A significant focus of AI in reproductive medicine is on improving the prediction of IVF outcomes. AI algorithms, particularly machine learning models and artificial neural networks (ANNs), are used to analyse multiple factors involved in IVF, such as hormone levels, patient medical history, and embryo characteristics. These models help predict the likelihood of successful embryo implantation and clinical pregnancy. Studies like those by Liu R et al (2021) and Wang CW et al (2022) applied machine learning algorithms to large datasets to improve prediction accuracy for embryo transfer outcomes. One of the most impactful uses of AI in IVF is the enhancement of embryo selection processes. Traditionally, embryologists assess embryo quality based on morphology and manual observations, which can introduce subjectivity. AI systems, particularly deep learning models, are now being trained to evaluate embryos more objectively and consistently by analysing features such as morphology, developmental patterns, and time-lapse imaging. AI can predict which embryos have the highest chance of implantation, thereby optimizing embryo selection and increasing the likelihood of a successful pregnancy. For example, AI models like those used in studies by Bori L et al (2020) and Celine Blank et al (2018) rank embryos based on viability and ploidy, providing a more reliable framework for choosing the best embryo. Another growing trend is the use of machine learning algorithms to predict the overall success of IVF cycles. These predictive models analyze vast amounts of data, including patient history, hormone levels, ovarian reserve, embryo development data, and clinical conditions, to estimate the likelihood of successful outcomes such as embryo implantation, clinical pregnancy, and live birth. AI can evaluate multiple variables simultaneously and provide personalized risk assessments for individual patients. This data-driven approach helps clinicians adjust protocols to increase the chances of success in each cycle. For instance, Liu R et al (2021) applied machine learning algorithms to predict the outcome of embryo transfer, taking into account a range of factors related to patient physiology and previous cycle data.

◆ ◆ ◆ ◆

Complete the following ->
1. For each of the statements (a), (b) and (c), say whether it agrees with the passage on AI in IVF, answering yes or no and quoting the words of the passage that decide it. (a) Embryologists have traditionally judged embryo quality from morphology and manual observations. (b) The AI models in the studies by Bori L et al (2020) and Celine Blank et al (2018) rank embryos by hormone levels. (c) Ovarian reserve is among the data that IVF success prediction models analyze.
2. Write a continuation of the passage on AI in IVF, starting after its last sentence.
The listing has no connection to the passage on AI in IVF.

◆ ◆ ◆ ◆

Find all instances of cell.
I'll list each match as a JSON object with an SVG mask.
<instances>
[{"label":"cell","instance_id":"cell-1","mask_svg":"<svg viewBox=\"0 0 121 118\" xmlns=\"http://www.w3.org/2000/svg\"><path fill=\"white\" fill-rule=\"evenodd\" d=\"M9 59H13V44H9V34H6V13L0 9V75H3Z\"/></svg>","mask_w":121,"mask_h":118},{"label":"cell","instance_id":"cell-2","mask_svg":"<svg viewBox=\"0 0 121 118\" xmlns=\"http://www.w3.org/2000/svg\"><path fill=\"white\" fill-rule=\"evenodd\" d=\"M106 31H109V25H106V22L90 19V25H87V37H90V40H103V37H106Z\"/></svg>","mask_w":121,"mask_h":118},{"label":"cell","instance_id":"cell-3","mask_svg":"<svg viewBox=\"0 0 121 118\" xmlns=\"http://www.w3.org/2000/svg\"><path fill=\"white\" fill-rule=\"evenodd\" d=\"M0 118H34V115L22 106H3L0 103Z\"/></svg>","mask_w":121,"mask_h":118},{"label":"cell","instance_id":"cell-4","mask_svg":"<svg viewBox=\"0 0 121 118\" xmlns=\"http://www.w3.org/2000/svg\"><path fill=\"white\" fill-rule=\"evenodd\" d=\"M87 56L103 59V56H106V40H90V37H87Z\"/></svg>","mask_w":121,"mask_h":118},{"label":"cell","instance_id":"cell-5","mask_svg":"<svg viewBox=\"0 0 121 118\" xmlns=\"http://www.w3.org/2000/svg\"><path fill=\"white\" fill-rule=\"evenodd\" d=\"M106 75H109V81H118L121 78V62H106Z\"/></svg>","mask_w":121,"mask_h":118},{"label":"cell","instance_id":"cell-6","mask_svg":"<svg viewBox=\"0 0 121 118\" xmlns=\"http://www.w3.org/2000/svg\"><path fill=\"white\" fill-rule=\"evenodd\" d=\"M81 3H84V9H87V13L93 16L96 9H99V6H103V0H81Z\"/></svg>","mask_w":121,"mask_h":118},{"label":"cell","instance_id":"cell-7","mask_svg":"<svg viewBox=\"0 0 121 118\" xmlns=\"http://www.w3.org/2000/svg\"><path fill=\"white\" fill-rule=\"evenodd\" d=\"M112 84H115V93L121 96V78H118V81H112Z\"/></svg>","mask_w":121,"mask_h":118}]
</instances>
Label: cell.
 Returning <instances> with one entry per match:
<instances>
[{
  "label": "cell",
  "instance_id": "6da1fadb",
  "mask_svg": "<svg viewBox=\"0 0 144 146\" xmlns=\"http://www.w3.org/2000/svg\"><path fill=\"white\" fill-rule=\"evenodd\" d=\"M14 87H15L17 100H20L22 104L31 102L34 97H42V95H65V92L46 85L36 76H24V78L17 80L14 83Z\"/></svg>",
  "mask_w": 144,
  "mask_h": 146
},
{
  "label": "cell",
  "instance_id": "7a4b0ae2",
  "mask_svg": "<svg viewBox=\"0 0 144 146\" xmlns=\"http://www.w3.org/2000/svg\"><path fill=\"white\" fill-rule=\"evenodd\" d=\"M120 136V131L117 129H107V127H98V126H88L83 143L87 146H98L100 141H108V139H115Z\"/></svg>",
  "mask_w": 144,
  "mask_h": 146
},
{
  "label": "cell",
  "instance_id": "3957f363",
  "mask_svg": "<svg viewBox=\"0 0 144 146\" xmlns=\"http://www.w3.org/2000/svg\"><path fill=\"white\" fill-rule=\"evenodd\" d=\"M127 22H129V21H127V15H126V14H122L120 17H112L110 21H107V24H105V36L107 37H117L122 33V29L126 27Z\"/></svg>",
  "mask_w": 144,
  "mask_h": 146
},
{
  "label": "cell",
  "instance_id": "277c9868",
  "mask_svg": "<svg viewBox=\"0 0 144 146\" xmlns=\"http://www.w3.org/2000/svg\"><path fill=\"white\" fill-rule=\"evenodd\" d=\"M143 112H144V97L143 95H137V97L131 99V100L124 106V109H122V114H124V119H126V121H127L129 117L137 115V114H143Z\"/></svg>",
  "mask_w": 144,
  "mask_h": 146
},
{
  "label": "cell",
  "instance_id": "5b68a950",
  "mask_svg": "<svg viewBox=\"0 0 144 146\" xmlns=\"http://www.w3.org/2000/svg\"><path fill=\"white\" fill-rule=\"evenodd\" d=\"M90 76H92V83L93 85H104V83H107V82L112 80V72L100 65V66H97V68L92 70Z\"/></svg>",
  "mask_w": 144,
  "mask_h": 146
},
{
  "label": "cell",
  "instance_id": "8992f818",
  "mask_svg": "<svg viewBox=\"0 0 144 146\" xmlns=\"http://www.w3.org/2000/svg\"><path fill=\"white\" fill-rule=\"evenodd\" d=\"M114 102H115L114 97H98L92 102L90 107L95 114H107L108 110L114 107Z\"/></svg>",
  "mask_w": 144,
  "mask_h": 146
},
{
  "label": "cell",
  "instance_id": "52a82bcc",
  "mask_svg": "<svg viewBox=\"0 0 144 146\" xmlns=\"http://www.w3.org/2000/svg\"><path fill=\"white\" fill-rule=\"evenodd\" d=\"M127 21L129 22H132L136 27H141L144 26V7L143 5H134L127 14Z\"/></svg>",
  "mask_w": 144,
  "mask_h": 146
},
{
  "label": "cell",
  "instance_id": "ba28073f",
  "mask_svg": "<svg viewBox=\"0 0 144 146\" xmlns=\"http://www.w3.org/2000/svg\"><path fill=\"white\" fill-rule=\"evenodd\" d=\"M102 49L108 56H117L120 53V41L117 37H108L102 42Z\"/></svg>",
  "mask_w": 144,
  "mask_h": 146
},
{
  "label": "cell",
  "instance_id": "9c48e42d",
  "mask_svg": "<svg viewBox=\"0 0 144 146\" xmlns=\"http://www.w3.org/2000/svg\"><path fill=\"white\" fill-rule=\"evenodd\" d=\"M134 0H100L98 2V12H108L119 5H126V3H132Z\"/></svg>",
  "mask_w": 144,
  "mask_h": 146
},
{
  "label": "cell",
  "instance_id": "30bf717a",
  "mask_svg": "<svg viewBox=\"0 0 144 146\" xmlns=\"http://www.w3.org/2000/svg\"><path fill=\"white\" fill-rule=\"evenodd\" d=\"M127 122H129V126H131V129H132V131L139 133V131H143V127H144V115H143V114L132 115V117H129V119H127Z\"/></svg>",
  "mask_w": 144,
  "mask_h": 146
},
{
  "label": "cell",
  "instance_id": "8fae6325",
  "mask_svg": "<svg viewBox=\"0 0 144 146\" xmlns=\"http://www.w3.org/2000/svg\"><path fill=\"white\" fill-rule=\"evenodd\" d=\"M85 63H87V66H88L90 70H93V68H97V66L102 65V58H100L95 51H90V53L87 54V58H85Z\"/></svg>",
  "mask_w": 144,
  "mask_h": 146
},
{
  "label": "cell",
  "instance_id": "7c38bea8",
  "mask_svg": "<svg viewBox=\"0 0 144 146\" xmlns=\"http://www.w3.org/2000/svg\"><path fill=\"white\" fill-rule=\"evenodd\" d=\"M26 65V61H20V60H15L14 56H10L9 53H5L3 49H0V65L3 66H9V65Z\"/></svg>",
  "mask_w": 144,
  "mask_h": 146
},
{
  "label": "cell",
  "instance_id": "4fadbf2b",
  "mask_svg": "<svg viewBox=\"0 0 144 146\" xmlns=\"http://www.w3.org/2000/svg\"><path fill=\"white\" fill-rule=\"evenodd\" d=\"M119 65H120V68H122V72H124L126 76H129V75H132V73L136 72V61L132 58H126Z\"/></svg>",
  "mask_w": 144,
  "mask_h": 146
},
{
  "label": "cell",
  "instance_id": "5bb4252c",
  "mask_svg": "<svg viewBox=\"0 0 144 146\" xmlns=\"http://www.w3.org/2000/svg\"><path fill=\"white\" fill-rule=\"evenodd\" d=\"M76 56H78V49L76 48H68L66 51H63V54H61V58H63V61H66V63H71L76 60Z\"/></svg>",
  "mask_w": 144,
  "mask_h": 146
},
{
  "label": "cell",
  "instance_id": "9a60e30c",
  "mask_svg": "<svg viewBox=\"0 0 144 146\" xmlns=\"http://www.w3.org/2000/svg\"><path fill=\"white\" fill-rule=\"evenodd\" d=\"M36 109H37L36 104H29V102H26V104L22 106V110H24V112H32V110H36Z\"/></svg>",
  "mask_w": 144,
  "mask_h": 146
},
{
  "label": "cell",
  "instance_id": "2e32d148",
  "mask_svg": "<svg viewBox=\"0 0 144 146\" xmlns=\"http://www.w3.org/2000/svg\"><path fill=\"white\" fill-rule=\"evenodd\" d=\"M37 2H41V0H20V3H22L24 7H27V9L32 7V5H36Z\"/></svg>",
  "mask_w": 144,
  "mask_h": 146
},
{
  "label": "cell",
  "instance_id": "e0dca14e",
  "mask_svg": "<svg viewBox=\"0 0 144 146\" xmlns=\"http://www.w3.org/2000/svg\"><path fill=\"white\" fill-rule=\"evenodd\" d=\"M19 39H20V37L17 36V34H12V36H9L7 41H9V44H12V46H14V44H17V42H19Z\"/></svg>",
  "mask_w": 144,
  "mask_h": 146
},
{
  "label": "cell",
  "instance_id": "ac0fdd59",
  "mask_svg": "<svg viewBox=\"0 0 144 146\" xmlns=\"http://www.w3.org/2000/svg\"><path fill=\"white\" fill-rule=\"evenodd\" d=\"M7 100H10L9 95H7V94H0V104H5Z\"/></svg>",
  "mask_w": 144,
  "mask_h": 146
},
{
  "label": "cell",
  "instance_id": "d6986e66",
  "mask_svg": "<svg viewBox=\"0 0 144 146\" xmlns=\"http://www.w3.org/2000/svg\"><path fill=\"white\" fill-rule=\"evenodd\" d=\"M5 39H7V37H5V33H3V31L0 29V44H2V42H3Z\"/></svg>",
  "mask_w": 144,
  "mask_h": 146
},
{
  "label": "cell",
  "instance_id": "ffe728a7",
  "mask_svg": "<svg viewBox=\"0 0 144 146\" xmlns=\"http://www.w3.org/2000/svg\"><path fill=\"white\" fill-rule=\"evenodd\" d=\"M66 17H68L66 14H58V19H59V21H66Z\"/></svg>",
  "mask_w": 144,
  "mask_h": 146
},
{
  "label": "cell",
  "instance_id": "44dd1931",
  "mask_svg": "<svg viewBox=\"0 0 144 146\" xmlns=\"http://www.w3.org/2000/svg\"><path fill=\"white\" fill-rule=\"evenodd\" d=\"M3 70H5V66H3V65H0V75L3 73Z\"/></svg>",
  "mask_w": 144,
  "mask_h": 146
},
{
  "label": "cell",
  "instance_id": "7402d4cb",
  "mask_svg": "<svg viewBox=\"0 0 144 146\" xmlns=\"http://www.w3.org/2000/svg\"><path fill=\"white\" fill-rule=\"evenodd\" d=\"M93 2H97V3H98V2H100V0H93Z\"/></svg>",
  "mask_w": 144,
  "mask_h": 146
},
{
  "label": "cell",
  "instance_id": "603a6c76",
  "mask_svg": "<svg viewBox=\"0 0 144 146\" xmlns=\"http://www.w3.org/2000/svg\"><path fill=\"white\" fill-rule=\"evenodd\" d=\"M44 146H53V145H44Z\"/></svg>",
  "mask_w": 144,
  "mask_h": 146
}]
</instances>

◆ ◆ ◆ ◆

Answers by task ->
1.
(a) Yes: "Traditionally, embryologists assess embryo quality based on morphology and manual observations"
(b) No: "rank embryos based on viability and ploidy"
(c) Yes: "including patient history, hormone levels, ovarian reserve, embryo development data, and clinical conditions"

2.
The integration of AI with time-lapse imaging is revolutionizing how embryologists monitor embryo development. Time-lapse incubators capture images of embryos at regular intervals, and AI algorithms analyse the developmental milestones and kinetic behaviour of the embryo throughout its growth. This approach helps identify the optimal time for transfer and detects subtle patterns in embryo development that may indicate higher implantation potential. AI-driven time-lapse systems reduce the need for manual assessments, improving precision while minimizing the disturbance of embryos during the monitoring process.

AI is also being used to optimize the timing of oocyte retrieval in IVF. Traditionally, clinicians decide on the best time for egg retrieval based on hormone levels and ultrasound imaging. AI can refine this process by predicting the exact timing for egg retrieval that maximizes the number of mature, high-quality eggs, reducing the chances of premature ovulation or suboptimal collection. Studies like those by Wang CW et al (2022) have shown that AI can improve the precision of such critical decisions, enhancing overall IVF success. A promising trend in AI-driven IVF is the development of non-invasive methods to assess embryo viability. Traditional methods like preimplantation genetic testing (PGT) involve biopsies that could potentially harm the embryo. AI models, however, can predict an embryo’s viability using non-invasive data sources such as time-lapse images or culture media metabolites, eliminating the need for invasive testing. This trend is making IVF safer and less stressful for both the embryos and the patients. AI is not only helping in embryo selection but also in assessing the quality of eggs and sperm. Machine learning algorithms can evaluate egg quality based on factors like ovarian reserve and oocyte morphology. Similarly, AI-driven sperm analysis can evaluate sperm motility, morphology, and DNA fragmentation to ensure only the best quality sperm are used in the IVF process. This contributes to higher fertilization rates and better overall outcomes in IVF treatments.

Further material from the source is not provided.